Pasangkayu, - Personel TNI dari Koramil 1427-01/Pasangkayu bersama personel Kodim 1427/Pasangkayu, Yonif TP 874/VSG, tenaga teknis, dan masyarakat terus mempercepat pembangunan Jembatan Gantung Perintis Garuda di Sungai Salo Kambunong, Dusun Berkah, Desa Karya Bersama, Kecamatan Pasangkayu, Jumat (3/7/2026).

Pantauan dilokasi, fokus pekerjaan diarahkan pada pengecoran angkur, salah satu tahapan penting yang menjadi penopang utama konstruksi jembatan gantung.

Pekerjaan ini menjadi bagian dari rangkaian pembangunan yang terus dikebut agar jembatan dapat segera difungsikan dan memberikan akses yang lebih aman bagi masyarakat.

Babinsa Desa Karya Bersama, Koptu Risman, mengatakan pembangunan jembatan dilaksanakan secara bertahap dengan mengedepankan kualitas konstruksi agar hasilnya kokoh dan mampu dimanfaatkan dalam jangka panjang.

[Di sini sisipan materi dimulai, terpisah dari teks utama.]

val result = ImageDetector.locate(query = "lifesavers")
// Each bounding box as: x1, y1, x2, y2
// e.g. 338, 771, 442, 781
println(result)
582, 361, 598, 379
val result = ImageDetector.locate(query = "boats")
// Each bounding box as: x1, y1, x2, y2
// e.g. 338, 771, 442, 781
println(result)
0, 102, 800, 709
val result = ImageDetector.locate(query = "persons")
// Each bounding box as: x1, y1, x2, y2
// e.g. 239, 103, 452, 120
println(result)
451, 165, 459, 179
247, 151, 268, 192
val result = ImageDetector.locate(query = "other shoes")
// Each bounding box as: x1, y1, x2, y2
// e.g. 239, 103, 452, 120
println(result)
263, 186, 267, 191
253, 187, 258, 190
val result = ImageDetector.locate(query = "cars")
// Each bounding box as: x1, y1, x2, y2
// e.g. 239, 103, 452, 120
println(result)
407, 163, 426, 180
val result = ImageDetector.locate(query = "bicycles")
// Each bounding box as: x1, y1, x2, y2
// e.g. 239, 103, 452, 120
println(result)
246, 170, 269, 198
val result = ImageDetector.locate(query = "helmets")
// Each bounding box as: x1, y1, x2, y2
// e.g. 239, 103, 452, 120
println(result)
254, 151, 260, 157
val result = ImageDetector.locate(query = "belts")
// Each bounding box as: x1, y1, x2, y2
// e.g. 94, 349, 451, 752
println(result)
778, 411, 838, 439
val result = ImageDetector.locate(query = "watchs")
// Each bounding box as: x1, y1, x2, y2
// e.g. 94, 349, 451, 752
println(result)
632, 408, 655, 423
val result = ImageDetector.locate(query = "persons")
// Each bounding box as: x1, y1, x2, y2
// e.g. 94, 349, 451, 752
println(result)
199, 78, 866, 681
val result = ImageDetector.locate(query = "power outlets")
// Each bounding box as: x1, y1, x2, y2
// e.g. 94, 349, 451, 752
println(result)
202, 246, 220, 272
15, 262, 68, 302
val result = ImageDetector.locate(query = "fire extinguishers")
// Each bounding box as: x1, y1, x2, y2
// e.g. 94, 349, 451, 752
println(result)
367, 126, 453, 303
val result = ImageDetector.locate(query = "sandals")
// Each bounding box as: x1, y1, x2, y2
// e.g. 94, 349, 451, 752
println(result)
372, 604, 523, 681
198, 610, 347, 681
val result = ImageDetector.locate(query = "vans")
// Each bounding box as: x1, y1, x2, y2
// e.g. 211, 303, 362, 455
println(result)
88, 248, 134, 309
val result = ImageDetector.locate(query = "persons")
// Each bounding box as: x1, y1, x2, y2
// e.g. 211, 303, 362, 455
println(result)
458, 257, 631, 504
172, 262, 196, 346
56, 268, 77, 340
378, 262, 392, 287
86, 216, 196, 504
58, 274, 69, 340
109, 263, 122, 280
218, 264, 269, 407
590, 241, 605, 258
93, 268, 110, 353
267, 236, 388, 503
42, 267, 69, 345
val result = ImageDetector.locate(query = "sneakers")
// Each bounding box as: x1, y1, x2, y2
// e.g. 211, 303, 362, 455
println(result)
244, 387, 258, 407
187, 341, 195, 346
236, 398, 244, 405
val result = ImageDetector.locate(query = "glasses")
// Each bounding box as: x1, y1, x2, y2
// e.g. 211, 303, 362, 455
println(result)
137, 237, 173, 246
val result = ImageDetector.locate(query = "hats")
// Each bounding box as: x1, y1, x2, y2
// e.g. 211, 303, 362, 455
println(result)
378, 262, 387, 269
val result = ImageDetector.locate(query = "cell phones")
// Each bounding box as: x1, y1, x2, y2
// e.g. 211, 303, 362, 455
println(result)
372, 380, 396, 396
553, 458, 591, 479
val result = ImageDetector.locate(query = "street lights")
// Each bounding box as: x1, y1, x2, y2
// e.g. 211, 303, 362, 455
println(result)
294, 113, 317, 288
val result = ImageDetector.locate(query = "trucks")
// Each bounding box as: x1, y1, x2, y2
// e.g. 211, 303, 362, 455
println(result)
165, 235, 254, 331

“Pengecoran angkur merupakan pekerjaan yang sangat penting karena menjadi pondasi pengikat utama konstruksi jembatan gantung. Seluruh personel bekerja secara maksimal dengan tetap mengutamakan ketelitian agar pembangunan berjalan sesuai rencana dan menghasilkan jembatan yang aman digunakan masyarakat, ” ujarnya.

Keterlibatan personel TNI bersama warga kata Koptu Risman, menjadi bukti nyata semangat gotong royong dalam mendukung pembangunan infrastruktur di wilayah pedesaan.

“Kehadiran masyarakat juga memperlihatkan tingginya kepedulian terhadap pembangunan fasilitas umum yang akan mempermudah aktivitas sehari-hari, ” tambahnya.

Lebih lanjut, Koptu Risman mengatakan, Jembatan Gantung Perintis Garuda nantinya diharapkan mampu memperlancar mobilitas masyarakat, mempercepat distribusi hasil pertanian dan perkebunan, serta meningkatkan konektivitas antarwilayah di Desa Karya Bersama.

Turut hadir dalam kegiatan tersebut Babinsa Koramil 1427-01/Pasangkayu Sertu Muksin, Babinsa Koramil 1427-01/Pasangkayu Koptu Risman, anggota Kodim 1427/Pasangkayu Praka Yogi, lima personel Yonif TP 874/VSG, dua teknisi besi, serta delapan orang masyarakat yang bersama-sama bergotong royong menyukseskan pembangunan jembatan tersebut.